Единственным человеком, с которым он поделился своими планами, была Летиция. Даже Полине просил не рассказывать. Материнское сердце дрогнуло: никогда ещё её мальчик не отправлялся в такой опасный путь. Но она, как всегда, взяла себя в руки: «То, что ты делаешь, – правильно. Лучше умереть с мечом в руке, чем в унизительном изгнании».
Наполеон призывает идти на Париж Карл фон Штейбен. «Наполеон на перевале Лаффре»
Одновременно, притом незаметно, вывезти с острова больше тысячи человек – дело совсем непростое. Он справился. И преодолел множество препятствий, которые встретились и на берегу, и уже в море. Ему везло. Вообще чрезмерное, невероятное везение должно бы насторожить. Тем более такого чуткого человека, как он. Не насторожило. Ему казалось, что удача вернулась к нему, что теперь всё в его руках…
В час пополудни Наполеон высадился на французском берегу неподалёку от Антиба. За ним следовало чуть более тысячи человек. Против него была вся Франция.
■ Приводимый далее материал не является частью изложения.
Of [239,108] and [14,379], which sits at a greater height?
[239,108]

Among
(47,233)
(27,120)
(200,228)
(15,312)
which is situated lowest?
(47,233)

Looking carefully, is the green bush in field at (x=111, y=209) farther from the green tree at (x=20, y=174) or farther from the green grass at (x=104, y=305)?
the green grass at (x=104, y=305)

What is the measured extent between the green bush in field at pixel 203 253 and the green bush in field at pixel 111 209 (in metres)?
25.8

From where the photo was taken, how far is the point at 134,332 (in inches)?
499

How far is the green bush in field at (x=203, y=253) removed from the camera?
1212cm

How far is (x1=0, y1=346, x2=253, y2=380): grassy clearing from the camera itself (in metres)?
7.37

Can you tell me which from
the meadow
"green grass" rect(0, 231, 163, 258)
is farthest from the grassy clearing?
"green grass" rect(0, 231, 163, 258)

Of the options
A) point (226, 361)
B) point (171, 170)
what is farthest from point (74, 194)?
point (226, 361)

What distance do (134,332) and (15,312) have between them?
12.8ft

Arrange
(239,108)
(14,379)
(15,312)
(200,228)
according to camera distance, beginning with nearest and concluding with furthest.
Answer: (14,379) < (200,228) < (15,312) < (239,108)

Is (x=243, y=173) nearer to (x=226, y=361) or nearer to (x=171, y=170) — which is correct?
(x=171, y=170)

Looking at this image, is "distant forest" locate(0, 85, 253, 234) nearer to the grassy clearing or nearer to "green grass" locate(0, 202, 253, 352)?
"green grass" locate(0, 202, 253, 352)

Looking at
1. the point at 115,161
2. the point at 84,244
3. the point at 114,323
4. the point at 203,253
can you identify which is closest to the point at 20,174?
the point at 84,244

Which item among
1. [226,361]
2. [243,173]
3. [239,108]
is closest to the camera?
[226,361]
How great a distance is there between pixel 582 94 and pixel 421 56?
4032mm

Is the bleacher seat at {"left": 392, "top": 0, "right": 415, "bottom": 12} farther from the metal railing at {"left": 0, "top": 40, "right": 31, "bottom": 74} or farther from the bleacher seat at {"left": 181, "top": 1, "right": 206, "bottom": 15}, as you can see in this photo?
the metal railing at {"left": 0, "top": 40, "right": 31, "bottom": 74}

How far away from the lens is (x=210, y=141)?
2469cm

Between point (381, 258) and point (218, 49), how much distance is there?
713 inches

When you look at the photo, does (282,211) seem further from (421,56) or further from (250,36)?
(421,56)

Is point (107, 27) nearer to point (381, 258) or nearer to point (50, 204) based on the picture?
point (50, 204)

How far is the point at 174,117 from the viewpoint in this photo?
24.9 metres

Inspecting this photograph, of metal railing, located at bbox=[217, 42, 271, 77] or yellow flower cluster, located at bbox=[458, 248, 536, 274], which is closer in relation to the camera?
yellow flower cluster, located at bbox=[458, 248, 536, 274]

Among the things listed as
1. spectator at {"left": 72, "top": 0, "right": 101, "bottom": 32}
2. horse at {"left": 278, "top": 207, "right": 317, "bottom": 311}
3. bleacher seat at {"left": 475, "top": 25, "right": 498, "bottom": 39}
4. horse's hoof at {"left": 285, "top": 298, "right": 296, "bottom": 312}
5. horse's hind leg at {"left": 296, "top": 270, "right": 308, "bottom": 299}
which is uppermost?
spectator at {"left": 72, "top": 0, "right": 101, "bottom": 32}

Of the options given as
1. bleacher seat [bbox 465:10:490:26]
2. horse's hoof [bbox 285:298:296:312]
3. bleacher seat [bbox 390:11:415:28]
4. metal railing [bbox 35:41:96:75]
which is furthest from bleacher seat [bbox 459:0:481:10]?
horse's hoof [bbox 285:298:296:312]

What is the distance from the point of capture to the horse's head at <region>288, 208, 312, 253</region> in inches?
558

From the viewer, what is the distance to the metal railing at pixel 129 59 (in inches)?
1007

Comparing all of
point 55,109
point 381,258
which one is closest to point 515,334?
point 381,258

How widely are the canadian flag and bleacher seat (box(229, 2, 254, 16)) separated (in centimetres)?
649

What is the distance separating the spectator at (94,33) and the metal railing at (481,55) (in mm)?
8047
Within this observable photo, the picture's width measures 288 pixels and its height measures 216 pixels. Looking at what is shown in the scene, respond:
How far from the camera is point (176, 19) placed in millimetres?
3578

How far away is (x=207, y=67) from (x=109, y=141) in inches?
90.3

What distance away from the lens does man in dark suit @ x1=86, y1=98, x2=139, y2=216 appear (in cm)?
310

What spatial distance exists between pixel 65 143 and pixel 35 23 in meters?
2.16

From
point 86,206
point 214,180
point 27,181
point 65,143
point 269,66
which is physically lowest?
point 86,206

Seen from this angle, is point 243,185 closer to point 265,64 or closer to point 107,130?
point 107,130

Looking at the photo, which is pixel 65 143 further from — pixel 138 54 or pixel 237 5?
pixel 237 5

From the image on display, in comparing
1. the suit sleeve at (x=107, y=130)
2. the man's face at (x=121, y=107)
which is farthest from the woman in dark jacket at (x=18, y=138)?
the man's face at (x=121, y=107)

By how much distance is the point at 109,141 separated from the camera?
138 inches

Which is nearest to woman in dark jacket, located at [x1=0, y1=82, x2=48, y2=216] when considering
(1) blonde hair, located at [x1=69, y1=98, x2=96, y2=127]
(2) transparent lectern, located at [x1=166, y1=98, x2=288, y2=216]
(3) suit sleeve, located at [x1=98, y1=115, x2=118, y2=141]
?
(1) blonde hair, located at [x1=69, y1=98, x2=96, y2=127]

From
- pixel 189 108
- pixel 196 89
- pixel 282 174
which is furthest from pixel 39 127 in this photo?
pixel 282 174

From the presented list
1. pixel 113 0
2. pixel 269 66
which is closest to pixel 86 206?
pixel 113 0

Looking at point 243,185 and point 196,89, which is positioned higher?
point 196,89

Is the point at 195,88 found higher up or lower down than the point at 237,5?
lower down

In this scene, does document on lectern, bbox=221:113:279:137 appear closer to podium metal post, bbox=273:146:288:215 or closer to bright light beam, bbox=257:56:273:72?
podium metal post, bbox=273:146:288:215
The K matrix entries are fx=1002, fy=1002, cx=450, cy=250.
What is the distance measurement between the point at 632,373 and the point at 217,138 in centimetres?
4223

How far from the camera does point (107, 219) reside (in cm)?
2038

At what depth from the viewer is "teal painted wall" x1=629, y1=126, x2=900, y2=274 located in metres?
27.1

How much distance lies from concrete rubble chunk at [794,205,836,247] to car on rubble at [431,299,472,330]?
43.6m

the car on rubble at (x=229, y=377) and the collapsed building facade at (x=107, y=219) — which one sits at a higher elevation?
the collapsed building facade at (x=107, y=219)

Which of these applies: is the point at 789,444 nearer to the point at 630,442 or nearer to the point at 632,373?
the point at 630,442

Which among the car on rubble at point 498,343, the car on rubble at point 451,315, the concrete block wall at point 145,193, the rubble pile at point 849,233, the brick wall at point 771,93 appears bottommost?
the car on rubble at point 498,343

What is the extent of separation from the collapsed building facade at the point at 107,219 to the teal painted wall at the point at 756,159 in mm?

Так начались события, вошедшие в историю как Сто дней Наполеона. На самом деле их было не сто, а сто тридцать шесть.Александр. Танцующий конгресс. Дела и лица
А тем временем в Вене шёл конгресс держав-победительниц. Он начался ещё в сентябре 1814 года. Наконец-то все чувствовали себя спокойными. Наполеон – на Эльбе. Бояться больше некого. Можно неторопливо, со вкусом делить добычу. Почему собрались именно в Вене, а не в Петербурге, столице державы, которая покончила с наполеоновским нашествием и освободила Европу? Если бы конгресс организовали в России, это стало бы неоспоримым признанием: настоящий победитель Наполеона – она, Россия. Но союзники делать такого публичного признания не желали. Напротив, «забыв», что присоединили свои войска к русской армии уже после того, как она нанесла французам сокрушительное поражение, считали себя равноправными творцами победы. Единственным, с чем не могли ничего поделать, было общественное мнение, провозгласившее императора Александра «царём царей». Зато тот факт, что столицей конгресса победителей стала Вена, выдвигал Австрию на первое место среди европейских держав.
Именно этого и добивался глава австрийской международной политики князь Клемент Венцель Лотар Меттерних. Был он умён, лукав, коварен. Причём все эти качества присутствовали у австрийского министра иностранных дел (позднее – канцлера) в превосходной степени. Столь же гипертрофированной была и его ненависть к России.
Но не только этой ненавистью и страхом перед северным соседом руководствовался князь Меттерних в своей политике. Неодолимое отвращение вызывала у него и идея германского национального единства. Именно он сумел на долгие годы отсрочить объединение мелких немецких государств в могучую Германскую империю. План объединения германской нации сумеет осуществить только выдающийся прусский политик Отто фон Бисмарк. Но до этого ещё больше полувека.